Skip to content

pprovins/LearnALakeInMojo

Repository files navigation

Let's Learn a Lake in Mojo (Neural Image Fitting)

Bilinear Learned
Bilinear Learned

A tiny neural network that learns to reproduce a single image, written and trained end-to-end on the GPU in Mojo: the encoding, the fused MLP, the backward pass, and the optimizer are all one language. That is the point of the project, a worked example of the kind of neural-graphics technique Mojo lets you express and run on the GPU from a single, readable codebase. A learnable feature grid feeds a small MLP, and both the forward and backward passes run as fused kernels on the GPU.

The network's only input is a pixel's (u, v) coordinate; its output is that pixel's RGB. Train it on one image and it becomes a compact, continuous representation of that image.

Motivation

Neural rendering and ML-based graphics are a personal interest, and this project is a small experiment in writing one such technique end-to-end in Mojo.

The appeal is a single language for both the research code and the GPU kernels. Mojo's syntax stays close to Python, readable enough to nearly double as pseudocode, yet it compiles to and runs on the GPU, so a method can be easy to read and reproducible on real hardware from one self-contained repo. A lot of GPU neural-graphics work is split between Python and hand-written CUDA, which raises the bar for both reading and re-running it; closing that gap is what I think could empower this kind of research.

This implementation calls the Apple MMA directly, but the model code need not be tied to it: the same kernels could sit behind a small matrix-multiply abstraction that wraps the equivalent instructions on NVIDIA or AMD, an FMA variant is also provided to run on non-Apple backends.

● Recorded information
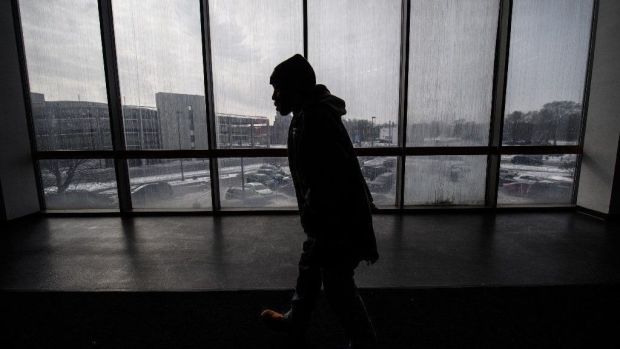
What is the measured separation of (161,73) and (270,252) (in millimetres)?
3134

● Required work
**1.** Answer these about the text on neural image fitting in Mojo:
(a) What is the network's only input?
(b) What feeds the small MLP?
(c) What is provided so the code can run on non-Apple backends?
**2.** Decide whether each statement agrees with the text on neural image fitting in Mojo, giving yes or no and quoting the words that settle it:
(a) The backward pass runs on the CPU.
(b) The network outputs a pixel's RGB.
(c) The implementation calls the Apple MMA directly.
**3.** Extend the text on neural image fitting in Mojo from its final sentence onward.
None of the material is needed here.

● Task results
**1.**
(a) A pixel's (u, v) coordinate.
(b) A learnable feature grid.
(c) An FMA variant.

**2.**
(a) No: "both the forward and backward passes run as fused kernels on the GPU."
(b) Yes: "its output is that pixel's RGB."
(c) Yes: "This implementation calls the Apple MMA directly"

**3.**
Results

Reconstruction of lake.ppm (800×550) over training. The top row is the network's prediction; the bottom row is the learned 200×137 feature grid (its three channels shown as RGB, min-max normalized per frame). Step 1 is the randomly initialized network; the scene is legible within a few hundred steps; step 40,000 resolves the chairs, foliage, and shoreline. The grid settles into a coarse color-and-structure map that the MLP refines into the final image.

Step 1 Step 10 Step 100 Step 1,000 Step 40,000
Prediction prediction step 1 prediction step 10 prediction step 100 prediction step 1000 prediction step 40000
Feature grid feature grid step 1 feature grid step 10 feature grid step 100 feature grid step 1000 feature grid step 40000

By 40k steps the reconstruction reaches ~24.6 dB PSNR, above the ~20.7 dB of a bilinear baseline (lake.ppm downscaled to the feature-grid resolution and upsampled back), so the network recovers detail a plain grid at that resolution cannot. Snapshots are written at log-spaced steps during training. On the local runs the final training loss settles at a full-image MSE of ~1e-2.

How it works

Input encoding (encode): each sample's (u, v) bilinearly samples a learnable feature grid (200×137×3) and is concatenated with a small positional encoding (sub-cell sinusoids plus a global Fourier encoding: two octave frequencies per axis, each a sin/cos pair), giving 13 logical channels padded to 16.

MLP (eval_layer): 16 → (ReLU) 32 → (ReLU) 32 → (Sigmoid) 16, logically 13 → 32 → 32 → 3 (RGB): two hidden matmuls plus the output matmul (NUM_LAYERS = 2). Each layer is one tiled X @ W over the MMA units: a 32-lane simdgroup owns one 16×16 output tile, operands are F16/BF16, accumulation is F32. Per-lane fragment coordinates are computed once (FragLayout) and reused across every load/store/scatter.

Backward (bwd): a single fused kernel. It seeds the output gradient (MSE × sigmoid derivative), walks the layers in reverse with transposed MMAs to produce both weight gradients (atomic-accumulated) and input gradients, then scatters the input-layer gradient back into the feature grid. On the MMA path the gradient intermediates are cast to BF16 to run the backward matmuls at the GPU's faster 16-bit rate (BF16's wider exponent range vs F16 holds the gradient magnitudes); the scalar-FMA fallback keeps these intermediates in F32.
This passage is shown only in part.